BEGIN Dataset records

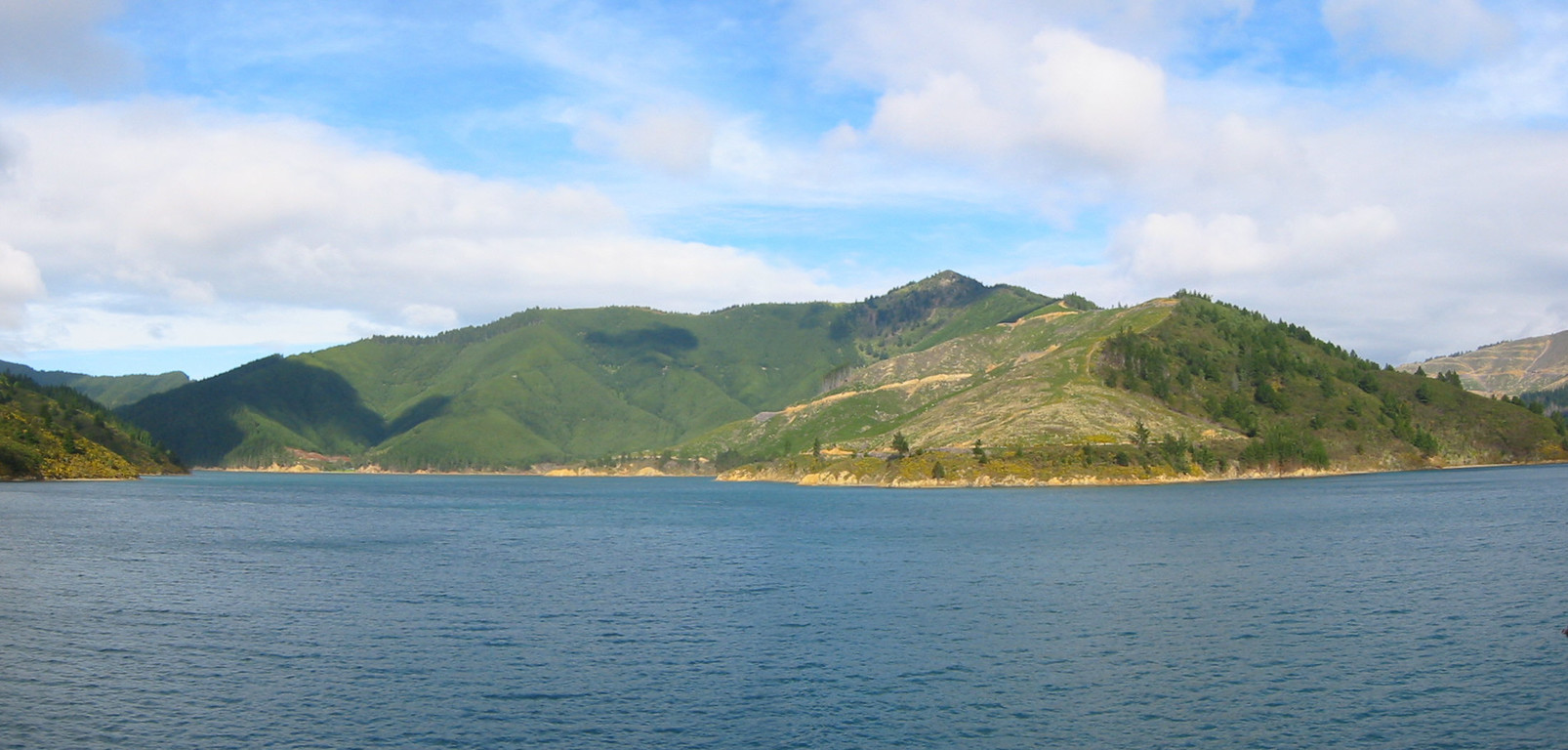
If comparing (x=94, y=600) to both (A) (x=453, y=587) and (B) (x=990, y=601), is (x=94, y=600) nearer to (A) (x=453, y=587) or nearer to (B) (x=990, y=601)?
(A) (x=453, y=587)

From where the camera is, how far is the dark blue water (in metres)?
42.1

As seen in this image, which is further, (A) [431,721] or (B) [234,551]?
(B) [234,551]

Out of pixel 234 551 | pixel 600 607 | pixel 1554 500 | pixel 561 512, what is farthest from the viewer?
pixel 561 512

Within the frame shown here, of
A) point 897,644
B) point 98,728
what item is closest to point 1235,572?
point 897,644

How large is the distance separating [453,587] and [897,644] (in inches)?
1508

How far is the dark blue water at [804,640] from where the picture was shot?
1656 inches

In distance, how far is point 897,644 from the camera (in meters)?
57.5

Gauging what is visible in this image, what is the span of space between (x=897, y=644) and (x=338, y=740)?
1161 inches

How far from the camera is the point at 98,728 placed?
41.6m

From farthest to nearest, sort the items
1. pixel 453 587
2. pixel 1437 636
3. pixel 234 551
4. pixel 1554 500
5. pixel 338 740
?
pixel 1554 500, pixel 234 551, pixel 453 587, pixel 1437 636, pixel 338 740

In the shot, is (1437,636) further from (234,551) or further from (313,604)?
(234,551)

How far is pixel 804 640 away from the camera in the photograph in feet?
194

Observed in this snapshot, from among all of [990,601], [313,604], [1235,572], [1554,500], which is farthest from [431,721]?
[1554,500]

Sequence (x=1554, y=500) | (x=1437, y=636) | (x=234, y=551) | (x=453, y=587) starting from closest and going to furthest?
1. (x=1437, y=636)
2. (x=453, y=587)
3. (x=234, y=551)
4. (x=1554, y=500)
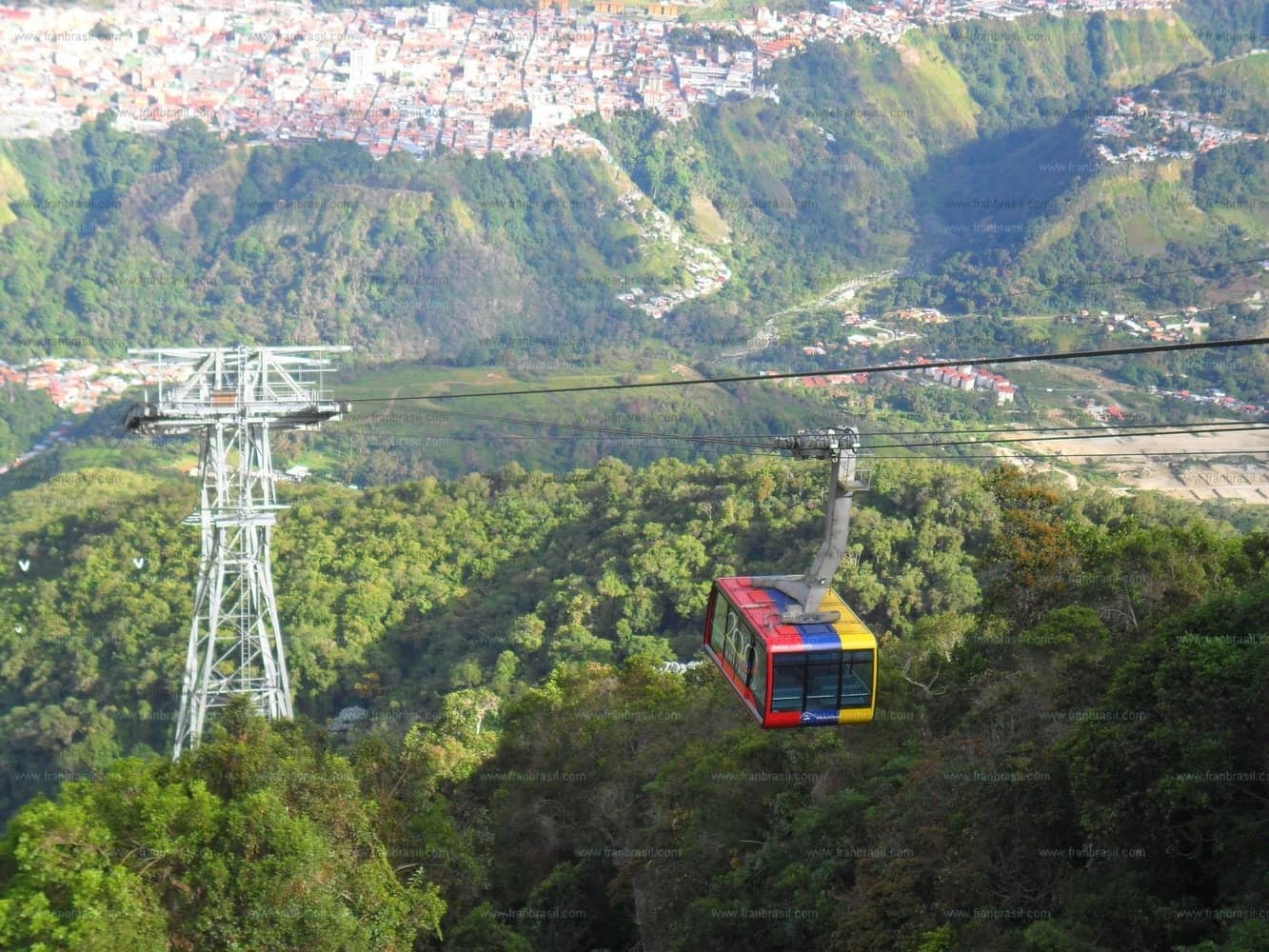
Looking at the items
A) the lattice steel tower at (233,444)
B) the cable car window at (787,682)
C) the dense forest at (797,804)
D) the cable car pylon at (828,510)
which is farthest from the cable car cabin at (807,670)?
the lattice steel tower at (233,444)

END Dataset records

**Task:**
Copy out the entries above word for word, leaving out the pictures.

**Exercise solution:**
If comparing (x=94, y=600) to both (A) (x=453, y=587) and (B) (x=990, y=601), is (x=94, y=600) nearer to (A) (x=453, y=587) or nearer to (B) (x=990, y=601)?
(A) (x=453, y=587)

From where the camera is, how far is the dark blue water (in metres)?
42.1

As seen in this image, which is further, (A) [431,721] or (B) [234,551]?
(B) [234,551]

Out of pixel 234 551 | pixel 600 607 | pixel 1554 500 | pixel 561 512, what is farthest from the viewer?
pixel 561 512

Within the frame shown here, of
A) point 897,644
B) point 98,728
what item is closest to point 1235,572?
point 897,644

How large is the distance separating [453,587] and [897,644] (in inches)?
1508

How far is the dark blue water at [804,640] from where the picture was shot?
1656 inches

In distance, how far is point 897,644 from the camera (in meters)?
57.5

Gauging what is visible in this image, what is the span of space between (x=897, y=644) and (x=338, y=740)?
1161 inches

How far from the camera is the point at 98,728 placed?
41.6m

From farthest to nearest, sort the items
1. pixel 453 587
2. pixel 1437 636
3. pixel 234 551
4. pixel 1554 500
5. pixel 338 740
?
pixel 1554 500, pixel 234 551, pixel 453 587, pixel 1437 636, pixel 338 740

In the shot, is (1437,636) further from (234,551) or further from (313,604)?
(234,551)

How far is pixel 804 640 away from the camera in the photograph in feet?
194

Observed in this snapshot, from among all of [990,601], [313,604], [1235,572], [1554,500], which is farthest from [431,721]?
[1554,500]

Sequence (x=1554, y=500) | (x=1437, y=636) | (x=234, y=551) | (x=453, y=587) starting from closest and going to furthest?
1. (x=1437, y=636)
2. (x=453, y=587)
3. (x=234, y=551)
4. (x=1554, y=500)
Looking at the items
A) the lattice steel tower at (233,444)
B) the cable car window at (787,682)
C) the dense forest at (797,804)
D) the cable car pylon at (828,510)
which is farthest from the cable car cabin at (807,670)?
the lattice steel tower at (233,444)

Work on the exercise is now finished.